#### Alıntı
HaberSpor Haberleri

Bursa’dan Üçüncü Gol Arayışı

teomanakbennn1702Gelişmeleri tebessümle izliyoruz. Şampiyonumuz Bursa, Şampiyonlar Ligi grup maçlarını İnönü’de oynamak istiyormuş. Yanlış anlamayın, dostluk için!

Belki ben çok kötü niyetliyimdir. Kafam bir hinliğe çalışıyordur. Günahı boynuma. Ancak ligdeki varoluş sebebini 3 sene boyu Beşiktaş’ı budamak olarak belirlemiş bir takımın herhangi bir girişimine, hele ki yanlış anlaşılmaya müsait bir girişimine safça ‘dostluk gösterisi’ olarak atlamak, yapacağım son şey.

Sahasını bakıma, tribünlerini de yeniden yapılanmaya alacak olan Bursa, bu çalışmalar esnasında başlayacak grup maçlarını İnönü’de oynamak istiyor. Bu iş 6-7 yıl önce olsa sevinirdik. “İnönü böyle bir yer işte” derdik, “o kadar saha var, bizimkinde oynamak istiyorlar.” Zaten Bursa da 6-7 yıl önce İnönü’de oynamak istemez, daha aklı başında taleplerde bulunurdu. Ama şimdi iş başka.

#### Veri kesiti
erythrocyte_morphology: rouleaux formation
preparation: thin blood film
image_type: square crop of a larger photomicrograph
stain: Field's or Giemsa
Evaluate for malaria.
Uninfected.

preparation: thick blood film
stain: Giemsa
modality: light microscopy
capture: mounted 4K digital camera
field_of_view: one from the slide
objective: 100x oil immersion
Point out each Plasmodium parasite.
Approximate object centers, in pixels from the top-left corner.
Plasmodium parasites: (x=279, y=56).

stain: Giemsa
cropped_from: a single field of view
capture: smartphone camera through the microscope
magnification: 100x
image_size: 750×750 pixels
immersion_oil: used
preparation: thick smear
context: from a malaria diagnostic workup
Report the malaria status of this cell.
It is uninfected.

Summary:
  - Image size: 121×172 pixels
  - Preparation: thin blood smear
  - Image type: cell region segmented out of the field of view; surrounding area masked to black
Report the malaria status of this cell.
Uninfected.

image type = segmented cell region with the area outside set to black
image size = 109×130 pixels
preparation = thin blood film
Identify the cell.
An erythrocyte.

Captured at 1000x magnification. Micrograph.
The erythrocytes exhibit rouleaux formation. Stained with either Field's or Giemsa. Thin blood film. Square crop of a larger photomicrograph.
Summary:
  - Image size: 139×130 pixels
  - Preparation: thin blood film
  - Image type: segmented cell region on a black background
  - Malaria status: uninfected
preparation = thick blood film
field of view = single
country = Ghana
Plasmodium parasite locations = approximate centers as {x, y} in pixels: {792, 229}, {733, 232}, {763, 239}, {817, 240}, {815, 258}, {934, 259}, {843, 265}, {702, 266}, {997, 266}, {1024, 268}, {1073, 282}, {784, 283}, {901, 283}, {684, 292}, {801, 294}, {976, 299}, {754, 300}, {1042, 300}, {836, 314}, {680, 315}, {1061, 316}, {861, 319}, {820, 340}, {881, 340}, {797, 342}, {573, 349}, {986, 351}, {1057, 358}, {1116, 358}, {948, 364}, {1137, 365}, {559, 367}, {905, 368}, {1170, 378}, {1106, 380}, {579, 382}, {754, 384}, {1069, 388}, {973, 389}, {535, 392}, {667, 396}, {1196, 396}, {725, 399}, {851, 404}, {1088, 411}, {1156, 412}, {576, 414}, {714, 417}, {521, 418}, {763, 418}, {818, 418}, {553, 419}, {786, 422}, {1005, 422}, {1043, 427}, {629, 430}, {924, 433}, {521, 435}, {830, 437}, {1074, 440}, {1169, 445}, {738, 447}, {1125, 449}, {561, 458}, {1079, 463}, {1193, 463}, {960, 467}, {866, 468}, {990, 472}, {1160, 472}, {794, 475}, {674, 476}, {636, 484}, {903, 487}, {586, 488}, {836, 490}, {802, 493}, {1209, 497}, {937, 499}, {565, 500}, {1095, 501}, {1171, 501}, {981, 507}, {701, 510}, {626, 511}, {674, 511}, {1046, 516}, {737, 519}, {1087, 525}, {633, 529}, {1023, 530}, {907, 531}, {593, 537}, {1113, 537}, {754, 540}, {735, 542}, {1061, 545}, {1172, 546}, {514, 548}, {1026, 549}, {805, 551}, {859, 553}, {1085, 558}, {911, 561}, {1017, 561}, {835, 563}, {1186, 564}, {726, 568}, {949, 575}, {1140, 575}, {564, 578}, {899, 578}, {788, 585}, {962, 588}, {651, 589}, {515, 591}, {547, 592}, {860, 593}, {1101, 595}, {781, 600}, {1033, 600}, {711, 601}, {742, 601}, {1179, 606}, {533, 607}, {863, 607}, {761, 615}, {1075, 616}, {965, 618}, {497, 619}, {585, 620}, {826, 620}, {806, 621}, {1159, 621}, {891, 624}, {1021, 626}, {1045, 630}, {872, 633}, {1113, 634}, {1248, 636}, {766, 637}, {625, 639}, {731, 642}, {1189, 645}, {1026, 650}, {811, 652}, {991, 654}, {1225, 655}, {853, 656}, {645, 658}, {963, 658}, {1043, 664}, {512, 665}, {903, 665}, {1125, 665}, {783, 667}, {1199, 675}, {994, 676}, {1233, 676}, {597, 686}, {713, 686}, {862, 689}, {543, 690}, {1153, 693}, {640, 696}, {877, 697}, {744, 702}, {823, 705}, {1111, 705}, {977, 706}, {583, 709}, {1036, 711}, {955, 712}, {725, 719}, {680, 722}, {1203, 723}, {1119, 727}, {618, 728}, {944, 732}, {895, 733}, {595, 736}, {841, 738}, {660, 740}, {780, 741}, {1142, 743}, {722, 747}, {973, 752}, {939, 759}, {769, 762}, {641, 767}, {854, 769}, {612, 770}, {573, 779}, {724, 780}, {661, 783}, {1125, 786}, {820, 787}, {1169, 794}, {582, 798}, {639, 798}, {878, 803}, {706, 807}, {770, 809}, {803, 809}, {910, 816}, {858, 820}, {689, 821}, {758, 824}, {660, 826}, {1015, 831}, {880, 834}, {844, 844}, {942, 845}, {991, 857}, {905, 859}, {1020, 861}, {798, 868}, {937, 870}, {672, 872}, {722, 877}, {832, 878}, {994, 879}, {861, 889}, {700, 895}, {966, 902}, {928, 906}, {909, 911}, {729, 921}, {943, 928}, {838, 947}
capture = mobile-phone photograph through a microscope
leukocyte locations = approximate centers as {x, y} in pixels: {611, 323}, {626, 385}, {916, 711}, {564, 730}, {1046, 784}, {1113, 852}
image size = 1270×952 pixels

#### Yapılacak iş
Bursa'nın İnönü'de oynama isteğini anlatan yazıdan "teomanakbennn1702Gelişmeleri tebessümle izliyoruz." ifadesinden başlayıp "şimdi iş başka." ifadesine kadar, bu ifade de dahil olmak üzere, olan kısmı aynen kopyalayın. Kayıtların bu işle hiçbir ilgisi yoktur.

#### Alıştırmanın yanıtı
teomanakbennn1702Gelişmeleri tebessümle izliyoruz. Şampiyonumuz Bursa, Şampiyonlar Ligi grup maçlarını İnönü’de oynamak istiyormuş. Yanlış anlamayın, dostluk için!

Belki ben çok kötü niyetliyimdir. Kafam bir hinliğe çalışıyordur. Günahı boynuma. Ancak ligdeki varoluş sebebini 3 sene boyu Beşiktaş’ı budamak olarak belirlemiş bir takımın herhangi bir girişimine, hele ki yanlış anlaşılmaya müsait bir girişimine safça ‘dostluk gösterisi’ olarak atlamak, yapacağım son şey.

Sahasını bakıma, tribünlerini de yeniden yapılanmaya alacak olan Bursa, bu çalışmalar esnasında başlayacak grup maçlarını İnönü’de oynamak istiyor. Bu iş 6-7 yıl önce olsa sevinirdik. “İnönü böyle bir yer işte” derdik, “o kadar saha var, bizimkinde oynamak istiyorlar.” Zaten Bursa da 6-7 yıl önce İnönü’de oynamak istemez, daha aklı başında taleplerde bulunurdu. Ama şimdi iş başka.